Student | Read Accession | Total # Reads | Location |
---|---|---|---|
Jamie Alumbaugh | SRR6922148 | 1281077 | Oglethorpe Co, GA |
Cassidy Catrett | SRR6922294 | 1405770 | Oglethorpe Co, GA |
Jenna Demeter | SRR6922306 | 1541579 | Oglethorpe Co, GA |
Presley Dowker | SRR6922308 | 2987905 | Oglethorpe Co, GA |
Nick Gill | SRR6922451 | 1731620 | Oglethorpe Co, GA |
Axel Gonzalez Murillo | SRR6922454 | 2897067 | Oglethorpe Co, GA |
Rebecca Butler | SRR6922449 | 3649330 | Oglethorpe Co, GA |
Eunice Omondi | SRR6922311 | 258861 | Oglethorpe Co, GA |
Madison Henniger | SRR6922354 | 1344896 | Pascagoula, MS |
Katelin Hubbard | SRR6922399 | 1091567 | Pascagoula, MS |
Harleen Kaur | SRR6922194 | 1100979 | Alejandra, Argentina |
Peitong Li | SRR6922233 | 1216598 | Alejandra, Argentina |
Leif Majeres | SRR6922241 | 1148981 | Alejandra, Argentina |
Dillon McCallum | SRR6922315 | 1017635 | Alejandra, Argentina |
Ruwaa Mohamed | SRR6922318 | 1592618 | Alejandra, Argentina |
Shade Niece | SRR6922319 | 2199106 | Alejandra, Argentina |
Beatrice Caiado | SRR6922321 | 1696637 | Alejandra, Argentina |
Rachel Robrecht | SRR6922446 | 991054 | Alejandra, Argentina |
Raj Roy | SRR6922447 | 1957684 | Alejandra, Argentina |
Rebecca Smith | SRR6922448 | 1053520 | Alejandra, Argentina |
Jennifer Chandler | SRR6922316 | 913465 | Alejandra, Argentina |
Garrett Franklin | SRR6922314 | 533098 | Alejandra, Argentina |
Triston Walsh | SRR6922320 | 683277 | Alejandra, Argentina |
Zane Smith | SRR6922276 | 1111463 | El Recreo, Argentina |
Peter Tandy | SRR6922278 | 1223105 | El Recreo, Argentina |
Bryce Trull | SRR6922291 | 1154914 | El Recreo, Argentina |
Jackson Turner | SRR6922309 | 1771519 | El Recreo, Argentina |
Instructor | SRR6922470 | 1548618 | El Recreo, Argentina |
Go to the analysis directory within the EPP 622 course directory:
/pickett_shared/teaching/EPP622_Fall2022/analysis
...and make a personal analysis folder. For example:
mkdir <your user id goes here>
cd <your user id goes here>
Now, let's make a directory where we will run`fastqc:
mkdir 1_fastqc
cd 1_fastqc
We can create a soft link (symbolic link) to the raw data
ln -s ../../../raw_data/solenopsis_invicta/<your subset>.fastq .
Let's load fastqc:
spack load fastqc
Let's run the program now. Since, we all are sharing the same computing resource, we will run fastqc
on just one forward read fastq file -
fastqc <your subset>
This program outputs results in`.zip and .html formats. We can't inspect them on sphinx, so we'll need to copy them to our own devices.
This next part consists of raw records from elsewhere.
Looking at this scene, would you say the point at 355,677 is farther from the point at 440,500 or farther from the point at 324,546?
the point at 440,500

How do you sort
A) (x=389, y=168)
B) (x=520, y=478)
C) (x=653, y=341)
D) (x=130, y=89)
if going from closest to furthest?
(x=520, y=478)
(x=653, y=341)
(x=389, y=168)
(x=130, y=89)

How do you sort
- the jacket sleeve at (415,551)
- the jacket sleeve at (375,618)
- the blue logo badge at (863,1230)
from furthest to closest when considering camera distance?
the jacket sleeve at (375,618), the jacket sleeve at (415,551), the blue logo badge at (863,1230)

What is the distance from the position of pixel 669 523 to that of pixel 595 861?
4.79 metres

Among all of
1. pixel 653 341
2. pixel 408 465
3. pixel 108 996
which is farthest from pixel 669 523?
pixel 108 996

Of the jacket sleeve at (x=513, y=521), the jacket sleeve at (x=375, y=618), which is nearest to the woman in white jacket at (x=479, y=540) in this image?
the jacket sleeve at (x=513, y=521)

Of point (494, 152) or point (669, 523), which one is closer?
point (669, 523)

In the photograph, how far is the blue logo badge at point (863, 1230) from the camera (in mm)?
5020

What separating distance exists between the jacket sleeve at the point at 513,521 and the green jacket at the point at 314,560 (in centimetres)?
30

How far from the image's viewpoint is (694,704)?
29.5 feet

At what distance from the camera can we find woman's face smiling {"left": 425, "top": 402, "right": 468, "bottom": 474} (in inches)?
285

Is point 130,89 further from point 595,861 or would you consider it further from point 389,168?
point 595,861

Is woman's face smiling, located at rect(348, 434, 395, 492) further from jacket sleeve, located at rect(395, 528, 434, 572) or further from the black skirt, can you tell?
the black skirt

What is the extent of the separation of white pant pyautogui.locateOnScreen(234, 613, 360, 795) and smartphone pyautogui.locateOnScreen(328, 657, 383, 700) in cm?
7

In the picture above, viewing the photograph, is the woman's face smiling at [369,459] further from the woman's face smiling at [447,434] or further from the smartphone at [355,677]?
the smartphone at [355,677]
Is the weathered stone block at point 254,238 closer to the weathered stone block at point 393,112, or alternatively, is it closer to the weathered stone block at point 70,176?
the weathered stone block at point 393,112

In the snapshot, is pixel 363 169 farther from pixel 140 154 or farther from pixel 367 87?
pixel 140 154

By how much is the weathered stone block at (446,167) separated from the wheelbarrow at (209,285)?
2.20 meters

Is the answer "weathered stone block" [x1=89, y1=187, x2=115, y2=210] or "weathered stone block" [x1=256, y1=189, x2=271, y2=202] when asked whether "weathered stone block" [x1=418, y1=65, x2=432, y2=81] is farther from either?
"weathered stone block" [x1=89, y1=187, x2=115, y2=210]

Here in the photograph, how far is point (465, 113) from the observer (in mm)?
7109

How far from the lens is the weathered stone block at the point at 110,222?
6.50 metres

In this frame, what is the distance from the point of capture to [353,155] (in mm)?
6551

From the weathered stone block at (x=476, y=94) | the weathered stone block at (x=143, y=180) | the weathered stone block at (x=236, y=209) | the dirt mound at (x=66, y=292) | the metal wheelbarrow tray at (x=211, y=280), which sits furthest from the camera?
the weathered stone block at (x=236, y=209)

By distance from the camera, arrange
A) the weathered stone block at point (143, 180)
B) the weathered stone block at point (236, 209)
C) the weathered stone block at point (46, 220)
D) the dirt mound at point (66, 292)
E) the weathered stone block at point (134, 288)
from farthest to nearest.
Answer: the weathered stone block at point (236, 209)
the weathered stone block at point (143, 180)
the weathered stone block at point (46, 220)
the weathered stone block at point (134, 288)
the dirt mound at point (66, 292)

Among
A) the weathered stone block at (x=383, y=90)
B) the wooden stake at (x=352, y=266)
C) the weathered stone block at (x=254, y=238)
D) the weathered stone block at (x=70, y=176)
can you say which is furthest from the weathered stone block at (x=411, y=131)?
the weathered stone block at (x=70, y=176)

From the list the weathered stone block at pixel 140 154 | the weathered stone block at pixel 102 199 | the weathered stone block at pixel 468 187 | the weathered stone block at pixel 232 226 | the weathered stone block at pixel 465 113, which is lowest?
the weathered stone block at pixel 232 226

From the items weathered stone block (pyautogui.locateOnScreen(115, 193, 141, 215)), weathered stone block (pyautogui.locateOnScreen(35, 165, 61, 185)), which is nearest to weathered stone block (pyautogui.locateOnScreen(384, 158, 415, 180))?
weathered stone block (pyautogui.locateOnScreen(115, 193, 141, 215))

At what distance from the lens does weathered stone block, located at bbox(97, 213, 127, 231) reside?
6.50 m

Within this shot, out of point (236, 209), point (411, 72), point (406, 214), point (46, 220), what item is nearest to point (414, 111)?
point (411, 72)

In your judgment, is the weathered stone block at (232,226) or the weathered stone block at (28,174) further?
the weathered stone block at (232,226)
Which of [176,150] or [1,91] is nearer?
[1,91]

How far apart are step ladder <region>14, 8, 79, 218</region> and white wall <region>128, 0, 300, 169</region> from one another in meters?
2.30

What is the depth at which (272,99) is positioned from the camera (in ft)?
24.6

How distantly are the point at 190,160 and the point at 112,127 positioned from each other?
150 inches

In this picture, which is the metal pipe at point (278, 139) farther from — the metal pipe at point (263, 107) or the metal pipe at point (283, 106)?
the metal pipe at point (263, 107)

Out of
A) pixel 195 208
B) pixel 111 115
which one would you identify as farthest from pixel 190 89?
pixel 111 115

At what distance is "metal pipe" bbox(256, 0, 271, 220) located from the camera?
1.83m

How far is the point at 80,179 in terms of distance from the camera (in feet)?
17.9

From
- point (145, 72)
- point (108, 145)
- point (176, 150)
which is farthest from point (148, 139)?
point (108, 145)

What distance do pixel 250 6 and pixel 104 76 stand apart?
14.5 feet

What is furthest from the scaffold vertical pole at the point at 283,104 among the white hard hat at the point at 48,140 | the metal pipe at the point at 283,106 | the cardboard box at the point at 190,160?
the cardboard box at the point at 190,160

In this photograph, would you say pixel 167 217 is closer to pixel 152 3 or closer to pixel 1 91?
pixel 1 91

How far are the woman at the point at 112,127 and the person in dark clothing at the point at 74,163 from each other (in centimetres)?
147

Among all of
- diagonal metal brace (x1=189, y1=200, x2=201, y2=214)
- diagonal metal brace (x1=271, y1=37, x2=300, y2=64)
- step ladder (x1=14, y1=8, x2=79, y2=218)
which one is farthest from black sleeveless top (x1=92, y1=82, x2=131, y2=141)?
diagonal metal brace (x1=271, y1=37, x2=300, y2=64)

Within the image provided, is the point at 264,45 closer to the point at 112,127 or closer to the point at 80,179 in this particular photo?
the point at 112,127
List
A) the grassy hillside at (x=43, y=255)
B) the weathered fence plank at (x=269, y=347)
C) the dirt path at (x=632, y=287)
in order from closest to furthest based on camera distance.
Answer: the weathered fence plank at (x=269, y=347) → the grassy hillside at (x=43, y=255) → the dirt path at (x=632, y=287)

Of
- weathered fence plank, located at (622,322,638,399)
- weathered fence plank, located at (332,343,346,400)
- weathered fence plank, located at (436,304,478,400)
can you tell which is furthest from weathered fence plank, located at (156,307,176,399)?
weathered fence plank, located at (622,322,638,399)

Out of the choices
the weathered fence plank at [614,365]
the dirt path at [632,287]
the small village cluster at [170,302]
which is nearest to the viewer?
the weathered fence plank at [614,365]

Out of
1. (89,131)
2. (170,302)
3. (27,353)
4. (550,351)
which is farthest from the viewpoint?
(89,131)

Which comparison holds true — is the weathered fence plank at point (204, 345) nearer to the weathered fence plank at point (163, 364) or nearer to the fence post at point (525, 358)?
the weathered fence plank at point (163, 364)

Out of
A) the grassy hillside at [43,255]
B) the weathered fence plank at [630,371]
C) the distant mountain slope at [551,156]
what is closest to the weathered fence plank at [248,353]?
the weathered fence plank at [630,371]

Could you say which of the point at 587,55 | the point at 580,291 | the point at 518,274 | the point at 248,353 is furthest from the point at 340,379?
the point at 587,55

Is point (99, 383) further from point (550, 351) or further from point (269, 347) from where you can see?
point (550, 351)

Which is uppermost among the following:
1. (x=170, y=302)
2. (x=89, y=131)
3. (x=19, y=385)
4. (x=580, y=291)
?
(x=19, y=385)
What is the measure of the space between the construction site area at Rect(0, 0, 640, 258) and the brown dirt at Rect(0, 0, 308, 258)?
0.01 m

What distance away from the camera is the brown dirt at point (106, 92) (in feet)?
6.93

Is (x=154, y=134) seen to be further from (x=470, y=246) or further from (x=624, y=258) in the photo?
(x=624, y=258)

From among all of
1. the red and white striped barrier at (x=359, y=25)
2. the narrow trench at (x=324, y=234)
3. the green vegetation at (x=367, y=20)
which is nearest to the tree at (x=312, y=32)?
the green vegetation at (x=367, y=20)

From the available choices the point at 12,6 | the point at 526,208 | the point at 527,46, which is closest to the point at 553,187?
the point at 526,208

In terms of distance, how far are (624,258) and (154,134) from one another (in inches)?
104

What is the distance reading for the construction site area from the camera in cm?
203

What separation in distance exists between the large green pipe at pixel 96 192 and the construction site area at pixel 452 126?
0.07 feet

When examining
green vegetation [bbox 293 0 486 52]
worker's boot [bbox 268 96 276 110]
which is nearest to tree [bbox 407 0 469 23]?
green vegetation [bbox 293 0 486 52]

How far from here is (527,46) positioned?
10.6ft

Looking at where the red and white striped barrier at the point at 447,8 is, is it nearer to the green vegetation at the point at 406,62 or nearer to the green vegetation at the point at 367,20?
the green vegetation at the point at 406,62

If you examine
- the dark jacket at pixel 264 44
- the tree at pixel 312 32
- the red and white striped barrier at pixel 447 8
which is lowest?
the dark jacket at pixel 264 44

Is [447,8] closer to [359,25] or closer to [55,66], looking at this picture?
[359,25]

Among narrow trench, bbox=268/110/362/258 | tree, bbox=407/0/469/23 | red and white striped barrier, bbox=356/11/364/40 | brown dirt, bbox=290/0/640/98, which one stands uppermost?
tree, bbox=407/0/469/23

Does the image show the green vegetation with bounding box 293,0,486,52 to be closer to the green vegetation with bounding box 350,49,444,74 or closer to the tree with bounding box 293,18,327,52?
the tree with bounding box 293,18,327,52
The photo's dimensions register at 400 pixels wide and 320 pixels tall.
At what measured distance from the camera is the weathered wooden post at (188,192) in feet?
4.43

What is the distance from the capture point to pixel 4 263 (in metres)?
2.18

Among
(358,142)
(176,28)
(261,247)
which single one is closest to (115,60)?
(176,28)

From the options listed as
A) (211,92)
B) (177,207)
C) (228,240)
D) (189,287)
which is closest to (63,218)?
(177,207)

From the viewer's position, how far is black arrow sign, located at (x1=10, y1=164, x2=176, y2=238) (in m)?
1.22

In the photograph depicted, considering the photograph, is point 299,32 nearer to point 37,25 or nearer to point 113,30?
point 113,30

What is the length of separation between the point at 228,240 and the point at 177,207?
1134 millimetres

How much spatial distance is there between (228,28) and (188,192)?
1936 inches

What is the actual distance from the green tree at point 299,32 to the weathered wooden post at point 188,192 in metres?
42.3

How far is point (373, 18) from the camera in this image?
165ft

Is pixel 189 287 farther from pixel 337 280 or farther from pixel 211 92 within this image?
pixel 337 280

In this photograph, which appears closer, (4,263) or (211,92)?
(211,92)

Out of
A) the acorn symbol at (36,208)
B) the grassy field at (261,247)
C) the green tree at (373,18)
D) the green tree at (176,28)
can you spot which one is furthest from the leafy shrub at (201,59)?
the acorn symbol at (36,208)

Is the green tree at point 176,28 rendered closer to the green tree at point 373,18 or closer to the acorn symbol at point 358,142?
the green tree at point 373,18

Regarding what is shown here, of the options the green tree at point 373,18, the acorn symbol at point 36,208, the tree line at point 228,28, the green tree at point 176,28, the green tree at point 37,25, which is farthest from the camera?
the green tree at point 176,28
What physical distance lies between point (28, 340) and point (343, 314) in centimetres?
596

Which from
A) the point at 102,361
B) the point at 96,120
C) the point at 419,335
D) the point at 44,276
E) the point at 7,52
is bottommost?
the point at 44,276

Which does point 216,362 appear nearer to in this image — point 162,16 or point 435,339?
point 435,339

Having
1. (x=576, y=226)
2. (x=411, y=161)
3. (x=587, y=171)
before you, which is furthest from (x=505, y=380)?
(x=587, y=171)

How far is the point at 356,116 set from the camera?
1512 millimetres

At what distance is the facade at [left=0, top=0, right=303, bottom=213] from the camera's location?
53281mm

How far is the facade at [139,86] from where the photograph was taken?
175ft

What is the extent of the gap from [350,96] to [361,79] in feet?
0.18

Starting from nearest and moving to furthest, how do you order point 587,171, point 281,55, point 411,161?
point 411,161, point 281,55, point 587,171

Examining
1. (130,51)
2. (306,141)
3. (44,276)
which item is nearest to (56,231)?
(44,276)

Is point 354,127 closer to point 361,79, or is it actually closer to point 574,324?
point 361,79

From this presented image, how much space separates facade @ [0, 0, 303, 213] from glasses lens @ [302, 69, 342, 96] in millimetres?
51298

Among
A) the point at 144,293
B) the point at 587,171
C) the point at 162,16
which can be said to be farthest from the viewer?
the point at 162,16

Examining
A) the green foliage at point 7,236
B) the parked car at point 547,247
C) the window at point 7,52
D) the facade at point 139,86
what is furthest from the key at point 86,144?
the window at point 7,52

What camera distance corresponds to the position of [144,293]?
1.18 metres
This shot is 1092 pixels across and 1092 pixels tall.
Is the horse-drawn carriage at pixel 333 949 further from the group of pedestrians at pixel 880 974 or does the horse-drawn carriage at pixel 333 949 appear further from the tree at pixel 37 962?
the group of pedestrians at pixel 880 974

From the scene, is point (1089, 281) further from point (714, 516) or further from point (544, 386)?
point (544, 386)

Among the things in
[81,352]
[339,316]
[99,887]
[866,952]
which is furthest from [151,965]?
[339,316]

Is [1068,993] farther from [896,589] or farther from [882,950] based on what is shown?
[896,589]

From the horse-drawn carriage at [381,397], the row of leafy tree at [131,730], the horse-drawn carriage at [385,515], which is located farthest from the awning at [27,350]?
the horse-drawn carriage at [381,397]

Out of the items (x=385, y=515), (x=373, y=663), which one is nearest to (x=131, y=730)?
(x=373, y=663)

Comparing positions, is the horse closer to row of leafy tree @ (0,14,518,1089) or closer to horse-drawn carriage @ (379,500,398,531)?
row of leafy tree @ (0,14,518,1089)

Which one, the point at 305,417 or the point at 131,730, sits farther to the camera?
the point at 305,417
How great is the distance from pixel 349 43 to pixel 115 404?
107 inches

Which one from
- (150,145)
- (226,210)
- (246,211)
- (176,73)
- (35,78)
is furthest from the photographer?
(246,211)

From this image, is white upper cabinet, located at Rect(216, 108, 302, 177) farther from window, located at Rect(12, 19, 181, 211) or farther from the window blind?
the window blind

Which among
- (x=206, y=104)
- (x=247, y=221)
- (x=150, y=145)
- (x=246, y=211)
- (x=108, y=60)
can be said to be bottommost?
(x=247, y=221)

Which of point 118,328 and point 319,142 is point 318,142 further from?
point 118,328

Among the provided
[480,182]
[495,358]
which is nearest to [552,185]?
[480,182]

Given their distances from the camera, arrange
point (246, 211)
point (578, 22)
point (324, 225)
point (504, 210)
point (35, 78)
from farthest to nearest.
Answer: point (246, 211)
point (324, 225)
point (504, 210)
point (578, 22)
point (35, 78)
scp '<your_username>@sphinx.ag.utk.edu:/pickett_shared/teaching/EPP622_Fall2022/analysis/<your_username>/1_fastqc/*html' ./
Skewer is a fast and accurate adapter trimmer for next-generation sequencing paired-end reads. It has several features such as detecting and removing adapter sequences, trimming sequences based on phred quality scores etc. Now, go to your personal analyses directory and make a new directory -
cd /pickett_shared/teaching/EPP622_Fall2022/analysis/<your name>
mkdir 2_skewer
cd 2_skewer
Soft link the raw data files here, too (the space is free!)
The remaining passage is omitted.